How do you power the Nano M6E? I would advise applying the 5V directly on the separate 3.7 - 5V connector of the NANO M6E and NOT taking the power through the ESP32. Maybe you need to cut the link on the M6E to NOT use VCC from the ESP32.

Maybe also try to lower the speed to 57600.
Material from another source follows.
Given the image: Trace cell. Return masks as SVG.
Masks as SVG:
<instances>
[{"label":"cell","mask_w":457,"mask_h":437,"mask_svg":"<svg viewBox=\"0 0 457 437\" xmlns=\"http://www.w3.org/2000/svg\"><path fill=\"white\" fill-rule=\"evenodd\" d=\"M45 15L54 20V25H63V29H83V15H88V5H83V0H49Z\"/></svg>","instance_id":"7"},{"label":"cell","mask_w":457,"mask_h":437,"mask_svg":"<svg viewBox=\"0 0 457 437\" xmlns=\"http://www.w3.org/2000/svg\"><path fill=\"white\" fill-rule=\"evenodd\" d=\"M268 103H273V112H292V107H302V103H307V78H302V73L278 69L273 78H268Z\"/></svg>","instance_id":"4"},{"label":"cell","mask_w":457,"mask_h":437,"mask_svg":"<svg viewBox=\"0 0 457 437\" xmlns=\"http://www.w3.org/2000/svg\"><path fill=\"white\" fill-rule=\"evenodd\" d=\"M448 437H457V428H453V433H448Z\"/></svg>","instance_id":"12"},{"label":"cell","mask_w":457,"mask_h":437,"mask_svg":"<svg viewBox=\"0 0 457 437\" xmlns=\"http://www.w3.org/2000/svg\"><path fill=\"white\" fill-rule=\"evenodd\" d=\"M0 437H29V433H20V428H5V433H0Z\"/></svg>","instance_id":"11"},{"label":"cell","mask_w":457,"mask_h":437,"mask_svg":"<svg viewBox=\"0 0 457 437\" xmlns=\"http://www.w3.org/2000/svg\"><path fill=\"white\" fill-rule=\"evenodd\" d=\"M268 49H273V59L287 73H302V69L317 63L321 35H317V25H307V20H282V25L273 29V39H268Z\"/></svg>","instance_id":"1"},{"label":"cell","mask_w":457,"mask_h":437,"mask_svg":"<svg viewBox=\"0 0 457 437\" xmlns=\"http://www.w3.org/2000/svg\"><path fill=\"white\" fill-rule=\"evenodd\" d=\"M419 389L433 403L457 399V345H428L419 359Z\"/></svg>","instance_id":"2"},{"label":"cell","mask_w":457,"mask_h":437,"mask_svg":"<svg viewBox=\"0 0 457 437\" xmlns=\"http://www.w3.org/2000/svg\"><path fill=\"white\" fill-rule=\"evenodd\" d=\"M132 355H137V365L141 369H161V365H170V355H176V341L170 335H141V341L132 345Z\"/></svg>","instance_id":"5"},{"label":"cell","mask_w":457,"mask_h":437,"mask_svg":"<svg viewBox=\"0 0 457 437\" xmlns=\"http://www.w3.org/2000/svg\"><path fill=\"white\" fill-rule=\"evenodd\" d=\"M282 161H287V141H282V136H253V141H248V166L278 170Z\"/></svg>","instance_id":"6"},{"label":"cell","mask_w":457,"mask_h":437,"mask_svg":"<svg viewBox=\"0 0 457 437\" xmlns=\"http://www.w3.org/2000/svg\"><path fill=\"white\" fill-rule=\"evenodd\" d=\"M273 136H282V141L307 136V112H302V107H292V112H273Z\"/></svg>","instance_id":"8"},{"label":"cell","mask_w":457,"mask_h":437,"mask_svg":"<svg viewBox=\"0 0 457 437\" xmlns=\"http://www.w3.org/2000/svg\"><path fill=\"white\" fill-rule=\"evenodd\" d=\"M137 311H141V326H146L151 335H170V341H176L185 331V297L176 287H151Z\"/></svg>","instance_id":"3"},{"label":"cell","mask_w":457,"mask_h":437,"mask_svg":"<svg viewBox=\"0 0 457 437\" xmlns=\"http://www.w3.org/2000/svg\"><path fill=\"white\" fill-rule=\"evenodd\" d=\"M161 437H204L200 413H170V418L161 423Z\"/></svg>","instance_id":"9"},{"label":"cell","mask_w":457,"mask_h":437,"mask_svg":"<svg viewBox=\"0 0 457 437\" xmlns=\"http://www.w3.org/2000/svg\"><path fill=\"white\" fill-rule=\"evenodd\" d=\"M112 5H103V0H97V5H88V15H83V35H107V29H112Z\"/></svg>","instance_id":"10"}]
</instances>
Thank you Paul. I’m still chasing this down to some extend, but for future people who find this thread I wanted to update:

–Securing the antenna cable with hot glue seemed to help quite a lot

–Lowering the speed wasn’t successful

Re: power, it is connected directly to the battery. The ESP is also connected directly to the same battery, though, so maybe it is trying to power the board versus receive power…that would be unfortunate. I should isolate them to different power sources and check; however, since my problem was greatly improved by the antenna fix and is functioning fine, I haven’t been motivated to pursue it further and chase down the final "Bad CRC"s.